+++ BRANO DA LEGGERE

Altra importante rivoluzione che sta facendo particolare scalpore in questo periodo, proprio perché sta colpendo una manifestazione che dovrebbe essere simbolo di pace e avere un carattere più disteso e ricreativo, è quella in corso a Sochi, in Russia, in occasione dei Giochi Olimpici Invernali. Qui i manifestanti stanno denunciando la situazione delle minoranze omosessuali in Russia. «La modernità non è soltanto la tecnologia di questo bellissimo parco olimpico, ma anche l’apertura mentale in tema di diritti per la difesa delle minoranze sessuali». Con questa frase, fortemente ironica, Vladimir Luxuria, ex parlamentare italiana, volata a Sochi proprio per manifestare, intende criticare una legge particolare emanata dal governo russo a giugno del 2013 che vieta la “propaganda omosessuale”, formula volutamente ambigua con la quale si intende proibire qualunque tipo di atteggiamento, effusione o anche difesa omosessuale.

Dati alla mano, comunque, secondo uno studio dell’Initiative for Policy Dialogue, organizzazione non-profit con sede presso la Columbia University, sono 843 le proteste nel mondo degli ultimi 8 anni.
Aspetto interessante di questa ricerca è l’analisi del “manifestante medio”. Infatti, mentre prima a scendere in piazza erano solamente attivisti e sindacalisti, ora ad insorgere è la classe media, giovani ed anziani, disillusi dal sistema politico globale.

++++++
+++ MATERIALE MOSTRATO

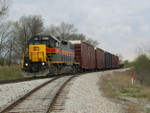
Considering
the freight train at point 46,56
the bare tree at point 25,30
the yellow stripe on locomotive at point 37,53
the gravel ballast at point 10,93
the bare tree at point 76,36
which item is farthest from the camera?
the bare tree at point 76,36

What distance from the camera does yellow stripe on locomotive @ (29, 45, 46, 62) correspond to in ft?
63.4

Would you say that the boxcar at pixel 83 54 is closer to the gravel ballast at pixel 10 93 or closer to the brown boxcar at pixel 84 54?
the brown boxcar at pixel 84 54

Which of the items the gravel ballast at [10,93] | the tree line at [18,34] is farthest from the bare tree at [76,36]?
the gravel ballast at [10,93]

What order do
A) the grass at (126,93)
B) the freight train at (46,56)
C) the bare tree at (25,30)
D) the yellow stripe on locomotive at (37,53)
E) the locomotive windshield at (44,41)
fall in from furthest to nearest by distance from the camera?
1. the bare tree at (25,30)
2. the locomotive windshield at (44,41)
3. the yellow stripe on locomotive at (37,53)
4. the freight train at (46,56)
5. the grass at (126,93)

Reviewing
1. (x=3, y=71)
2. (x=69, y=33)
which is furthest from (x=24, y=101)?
(x=69, y=33)

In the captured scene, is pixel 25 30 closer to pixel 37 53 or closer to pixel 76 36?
pixel 76 36

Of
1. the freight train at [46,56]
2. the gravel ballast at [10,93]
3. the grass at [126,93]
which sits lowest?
the grass at [126,93]

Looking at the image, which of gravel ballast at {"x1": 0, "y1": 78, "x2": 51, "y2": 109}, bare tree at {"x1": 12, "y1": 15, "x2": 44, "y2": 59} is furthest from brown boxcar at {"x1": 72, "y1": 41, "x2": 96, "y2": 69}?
bare tree at {"x1": 12, "y1": 15, "x2": 44, "y2": 59}

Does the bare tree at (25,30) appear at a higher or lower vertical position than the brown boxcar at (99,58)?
higher

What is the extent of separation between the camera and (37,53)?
768 inches

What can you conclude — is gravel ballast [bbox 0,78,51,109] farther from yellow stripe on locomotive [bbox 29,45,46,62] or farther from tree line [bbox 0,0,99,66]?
tree line [bbox 0,0,99,66]

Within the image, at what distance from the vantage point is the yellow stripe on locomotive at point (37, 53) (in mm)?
19328

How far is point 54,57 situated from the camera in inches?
789

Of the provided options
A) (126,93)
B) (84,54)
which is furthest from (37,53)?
(84,54)
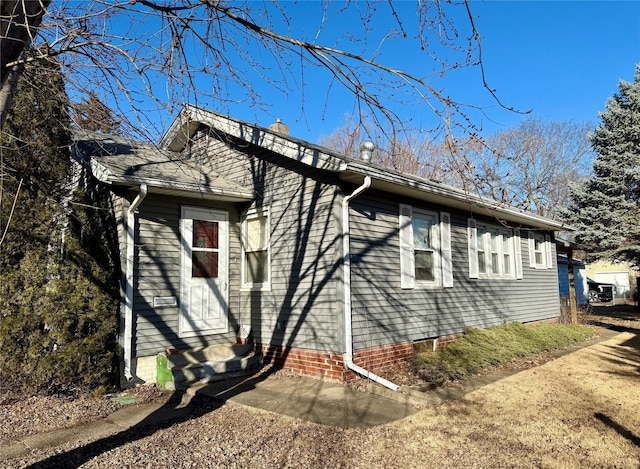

++++++

**ESERCIZI DA SVOLGERE**
[1] Ricopia dal brano sulle proteste il passo che va da "Aspetto interessante di" a "sistema politico globale.".
[2] Secondo il brano sulle proteste, perché la protesta in corso a Sochi sta facendo particolare scalpore? Spiegalo in una o due frasi.
Le voci riportate qui non servono per lo svolgimento.

**RISPOSTE ATTESE**
[1]
Aspetto interessante di questa ricerca è l’analisi del “manifestante medio”. Infatti, mentre prima a scendere in piazza erano solamente attivisti e sindacalisti, ora ad insorgere è la classe media, giovani ed anziani, disillusi dal sistema politico globale.

[2] Fa scalpore perché colpisce i Giochi Olimpici Invernali. È una manifestazione che dovrebbe essere simbolo di pace e avere un carattere più disteso e ricreativo.